== Reading passage ==

WEST, Texas -- The top emergency management official in McLennan County made a series of sobering admissions Thursday.

Among other things, McLennan County Emergency Management Coordinator Frank Patterson said he was not aware of the explosive levels of chemicals being stored at the West Fertilizer Company. He also said he never met with City of West officials about a potential disaster at the fertilizer facility.

What started out as a news conference designed to discredit a series of News 8 investigative reports, quickly went south for Patterson. Before it was over, he would admit his office was not prepared for the worst in West.

Our investigation raised questions about McLennan County's planning for a chemical disaster, especially given the potentially-explosive amounts of ammonium nitrate located at the fertilizer warehouse in West. The key question being asked by News 8 for more than one week: Did the County organize a Local Emergency Planning Committee (LEPC), as mandated by federal law?

Every county is required to have one in order to develop emergency response plans, review those plans annually, and provide information about dangerous chemicals to citizens.

At the beginning of Thursday's press gathering at the McLennan County Courthouse, Patterson set out to attack the News 8 investigation.

Let me make this clear, Patterson said. McLennan County has an LEPC that actively works with local industry and the first-response community.

He went on the declare, with respect to the emergency response in West, the plan worked. Patterson told reporters his LEPC meets every year, and is active and thorough in its planning.

But over the past week, News 8 has repeatedly asked for evidence of the McLennan County LEPC's existence and has been shown nothing.

Thursday, when other reporters began asking similar questions, Patterson's answers revealed what appears to be a lack of preparation for what happened in West.

Patterson was asked if he was aware the warehouse full of ammonium nitrate could explode.

If you're asking me, sitting here right now? No, Patterson said.

Next, was Patterson aware of a major threat at the facility, as was indicated on Tier Two chemical reports submitted by the plant owner to his office?

With the amount of Tier Two reports that come through my office, I do not read every one of them, Patterson said. They are forwarded to first responders. Again, I don't read every one of those.

Ultimately, Patterson admitted that he did not act on the information supplied to him by the facility in West or warn the community of a potential threat.

There's no doubt this is not a perfect system, Patterson said.

Patterson left the news conference without showing reporters any evidence that McLennan County's LEPC exists, despite cradling a folder stacked with documents that he repeatedly referred to as important LEPC documents. Again, we repeatedly asked that he show us what information he was possessing.

== Study questions ==
• 1. According to the news report, what chemical was located in potentially explosive amounts at the fertilizer warehouse in West?
• 2. Reproduce the stretch of the news report from "He went on the" through "in its planning.".
These records have no connection to the news report.

== Saved data entries ==
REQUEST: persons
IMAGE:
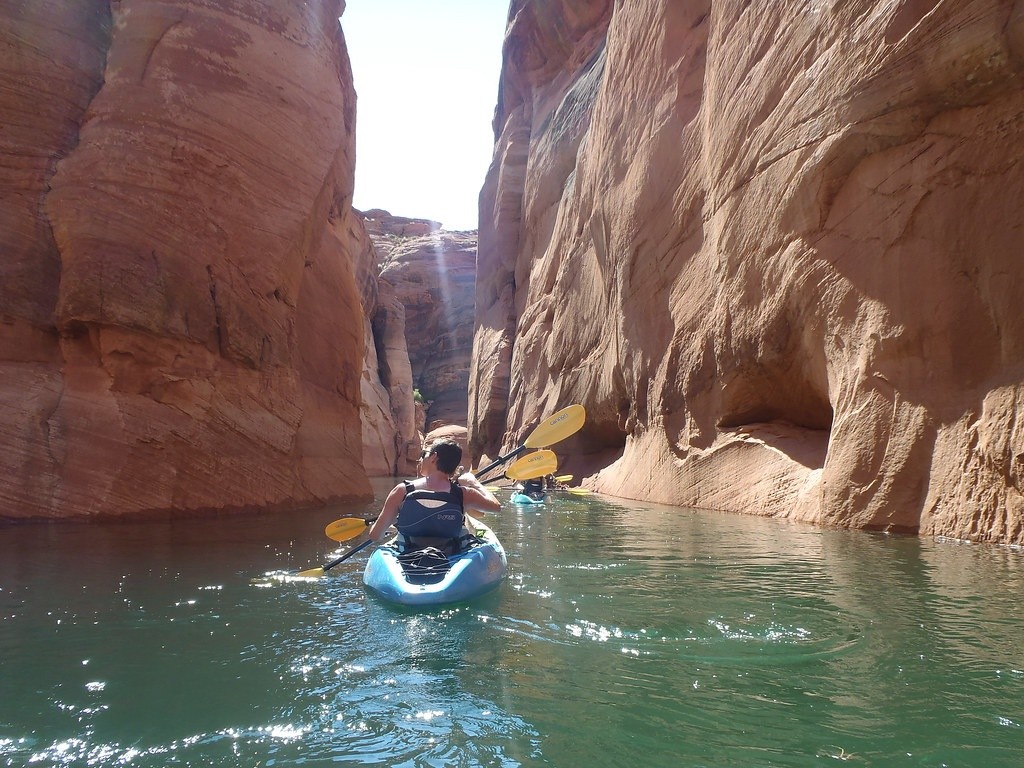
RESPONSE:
[512,475,548,497]
[368,436,502,561]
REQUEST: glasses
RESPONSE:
[421,450,436,459]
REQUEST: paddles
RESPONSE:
[324,448,559,543]
[555,474,573,482]
[484,486,590,496]
[295,403,588,577]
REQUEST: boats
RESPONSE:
[510,491,544,504]
[362,510,508,606]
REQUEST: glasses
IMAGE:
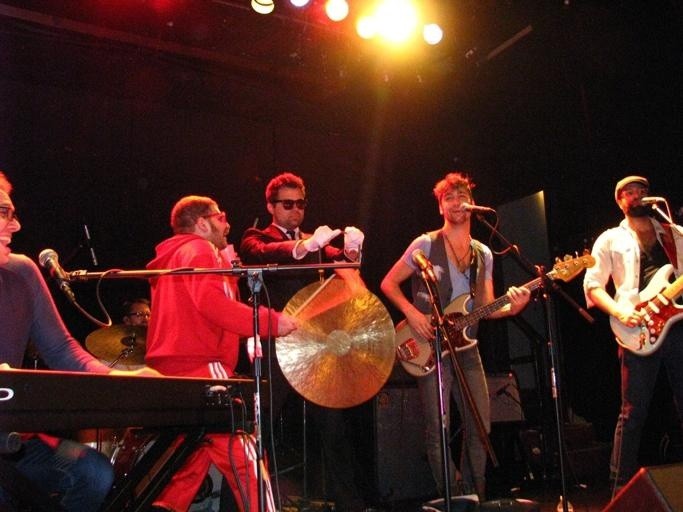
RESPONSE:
[0,206,16,220]
[273,198,307,210]
[202,210,226,220]
[128,311,150,317]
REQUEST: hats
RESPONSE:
[614,175,650,201]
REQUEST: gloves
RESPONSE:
[343,226,365,253]
[303,225,341,252]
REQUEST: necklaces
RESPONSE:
[444,231,473,274]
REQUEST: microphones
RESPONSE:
[411,248,437,283]
[460,202,491,213]
[39,248,77,302]
[490,383,509,398]
[640,196,663,205]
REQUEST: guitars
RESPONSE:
[609,263,683,355]
[395,249,594,376]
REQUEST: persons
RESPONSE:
[582,175,683,499]
[380,171,532,506]
[0,170,161,512]
[134,194,297,512]
[122,297,151,330]
[239,172,366,511]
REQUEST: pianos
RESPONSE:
[0,368,270,434]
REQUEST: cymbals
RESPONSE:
[85,325,148,362]
[275,280,394,409]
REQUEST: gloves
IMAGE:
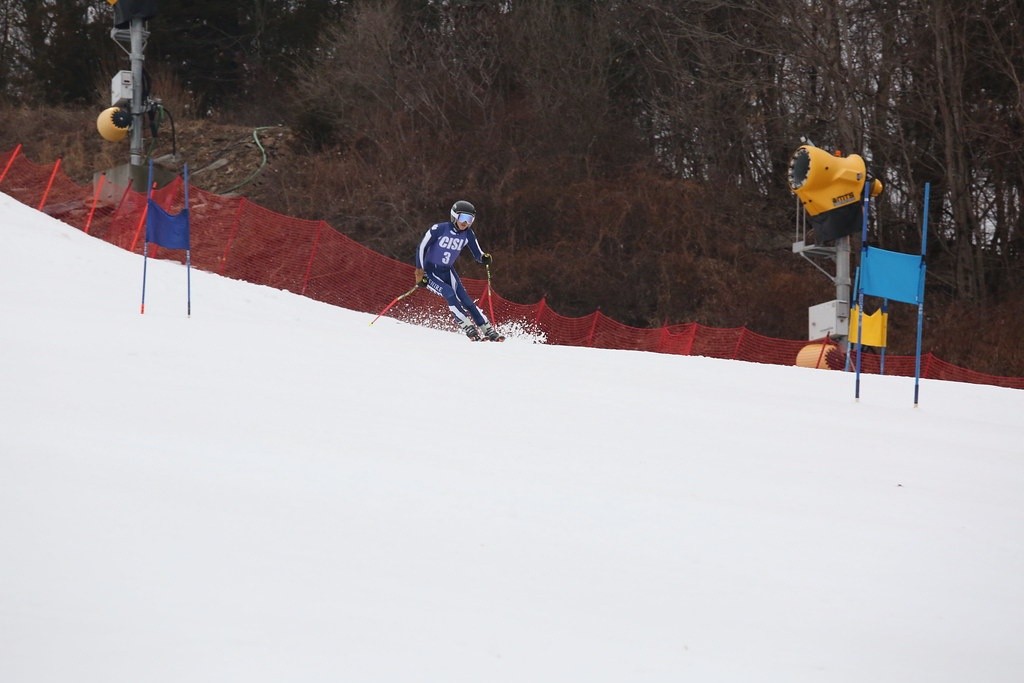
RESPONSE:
[418,277,429,287]
[482,254,492,267]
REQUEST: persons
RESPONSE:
[415,201,505,342]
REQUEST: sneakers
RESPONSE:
[485,327,505,343]
[463,325,481,342]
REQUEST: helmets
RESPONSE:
[450,200,477,232]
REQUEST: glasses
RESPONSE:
[457,213,475,224]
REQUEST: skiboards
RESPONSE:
[480,335,506,342]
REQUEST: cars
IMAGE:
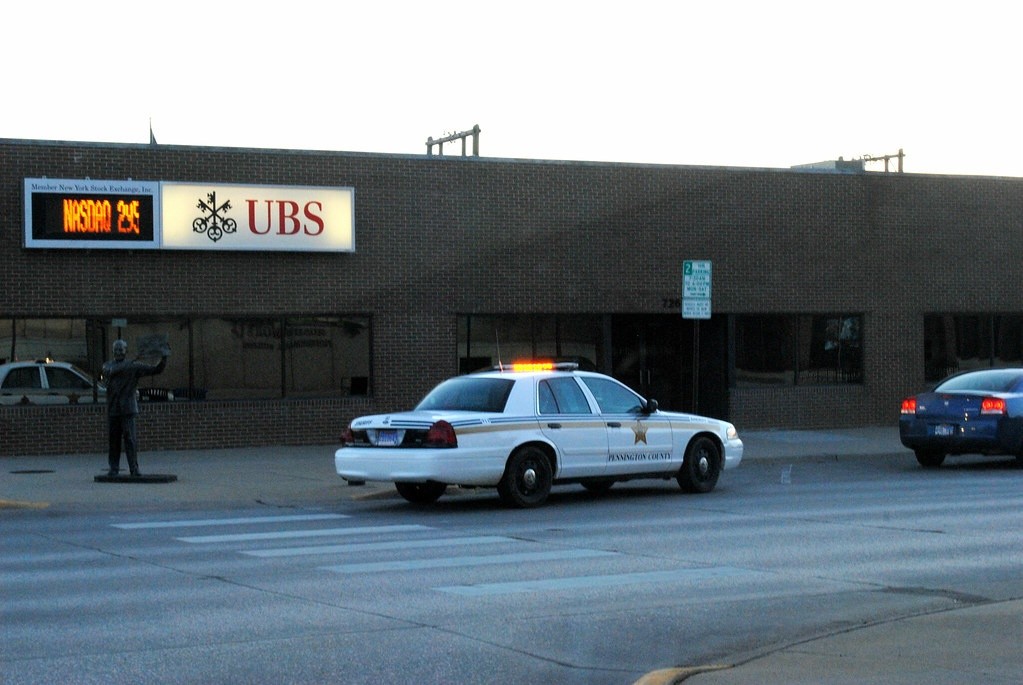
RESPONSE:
[334,362,743,508]
[899,368,1023,467]
[0,357,107,406]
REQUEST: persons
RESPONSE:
[102,340,169,478]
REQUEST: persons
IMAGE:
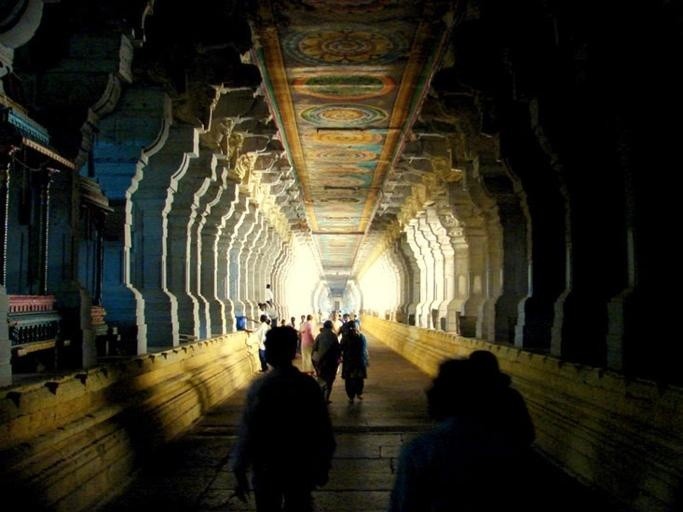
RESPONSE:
[387,358,542,512]
[236,300,361,374]
[338,320,368,402]
[466,350,535,449]
[265,284,273,307]
[310,320,340,404]
[230,325,339,512]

== Results by task ==
• 1. Ammonium nitrate.

• 2.
He went on the declare, with respect to the emergency response in West, the plan worked. Patterson told reporters his LEPC meets every year, and is active and thorough in its planning.